==== Extracted data

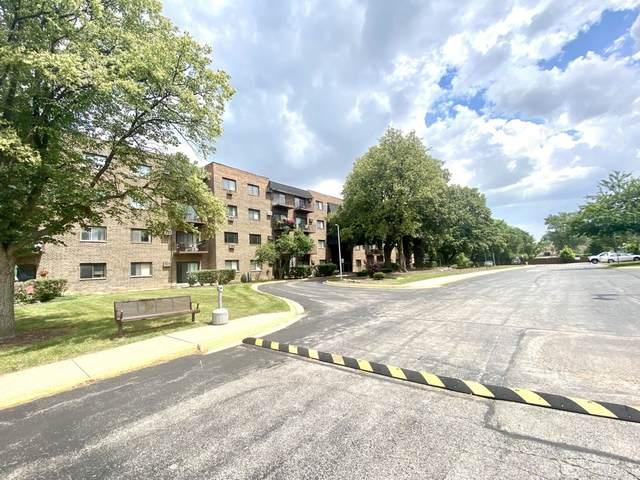239 N Mill Road #217, Addison, IL 60101 (MLS #11176616) :: The Dena Furlow Team - Keller Williams Realty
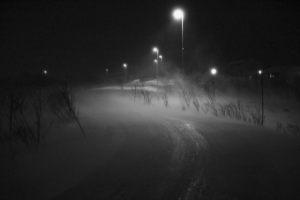 543-Helle-Lorenzen-On_way_home-
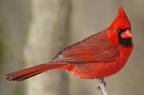 Cardinalamerican reviews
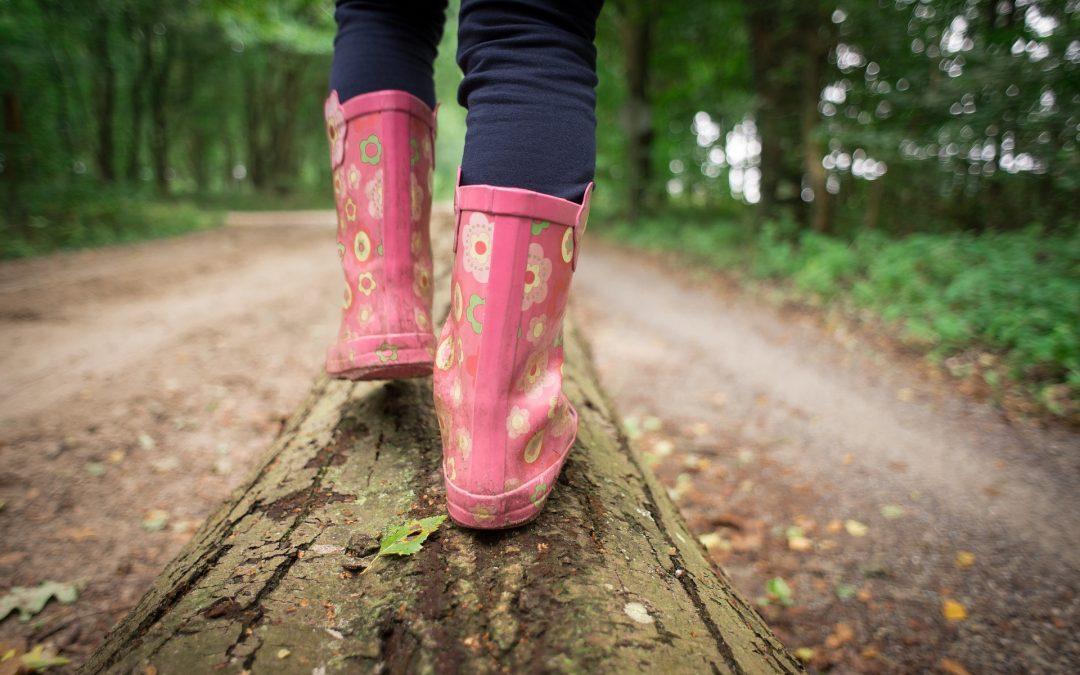 Ab in den Wald: spielen, entdecken, spüren! – Familienwochenende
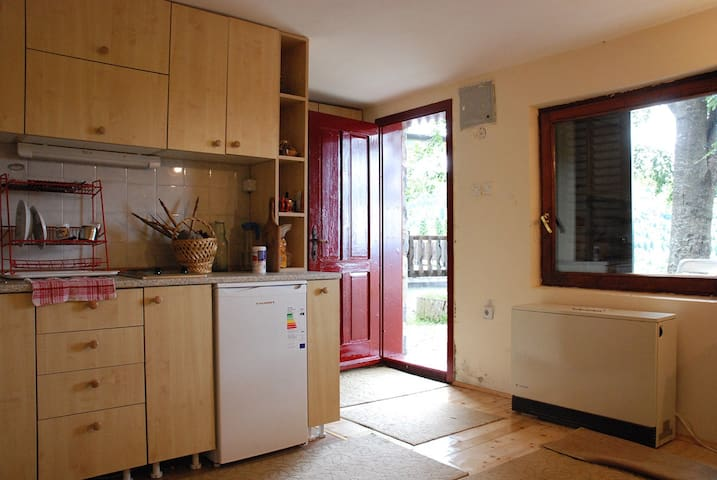 Cozy Studio Apartment in Private House, Kopaonik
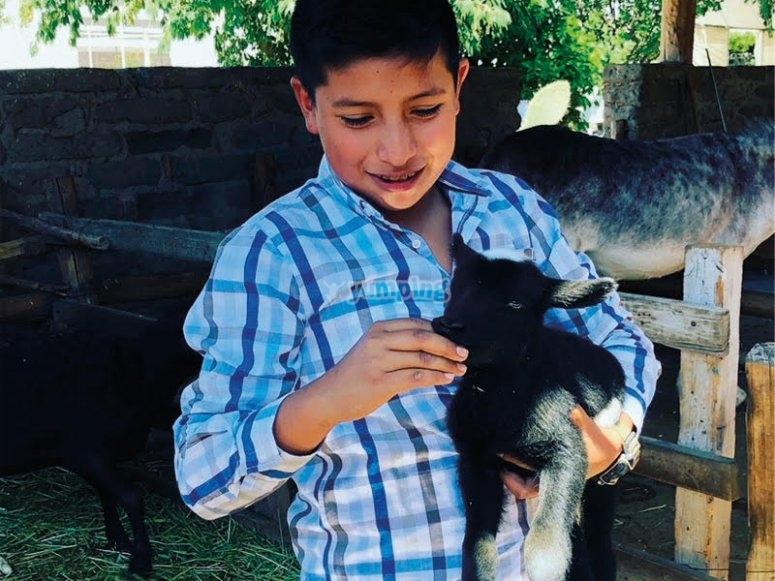 Interactúa con los animales de la granja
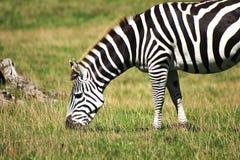 Zebra in the sun. A Zebra grazing in the sunshine Stock Photos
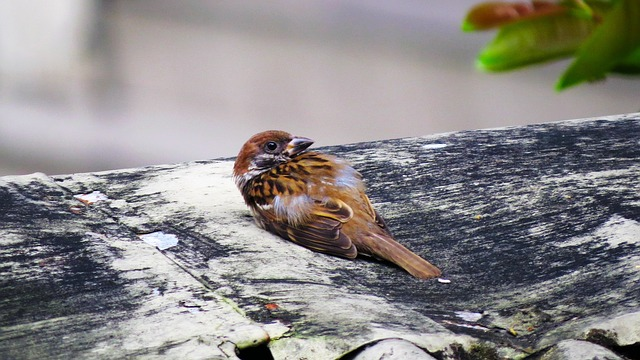 What to do When You See an Injured Bird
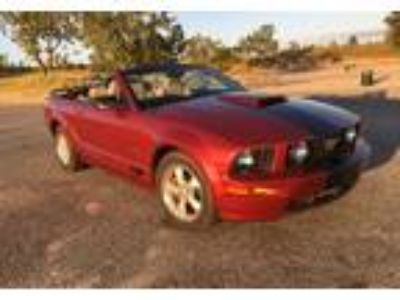 2007 Ford Mustang Coupe in Muskegon, MI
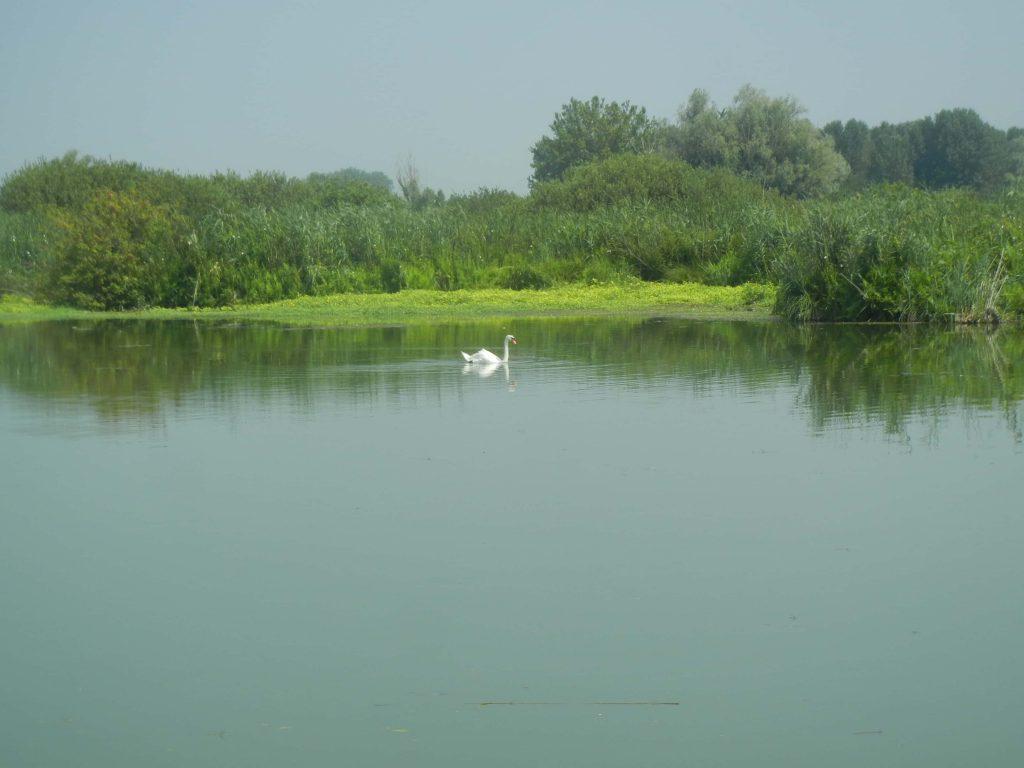 Cigno sul Lago Superiore di Mantova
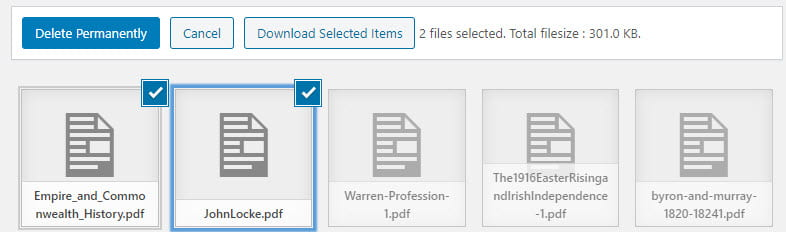 Select the media items you want to download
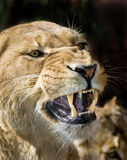 Lioness snarling Stock Photography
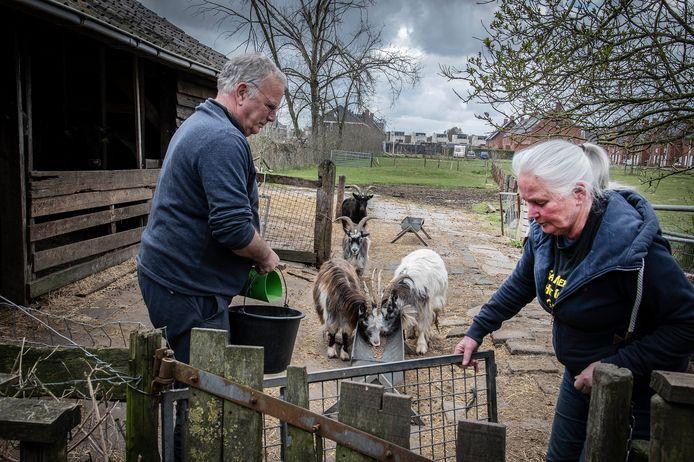 De familie Boink op hun grond aan de Mortel in Udenhout.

========

What to produce: Leave out every picture, and copy exactly the lines from the line that contains "2007 Ford Mustang Coupe in Muskegon, MI" through the end of the material.

Response box:
 2007 Ford Mustang Coupe in Muskegon, MI
 Cigno sul Lago Superiore di Mantova
 Select the media items you want to download
 Lioness snarling Stock Photography
 De familie Boink op hun grond aan de Mortel in Udenhout.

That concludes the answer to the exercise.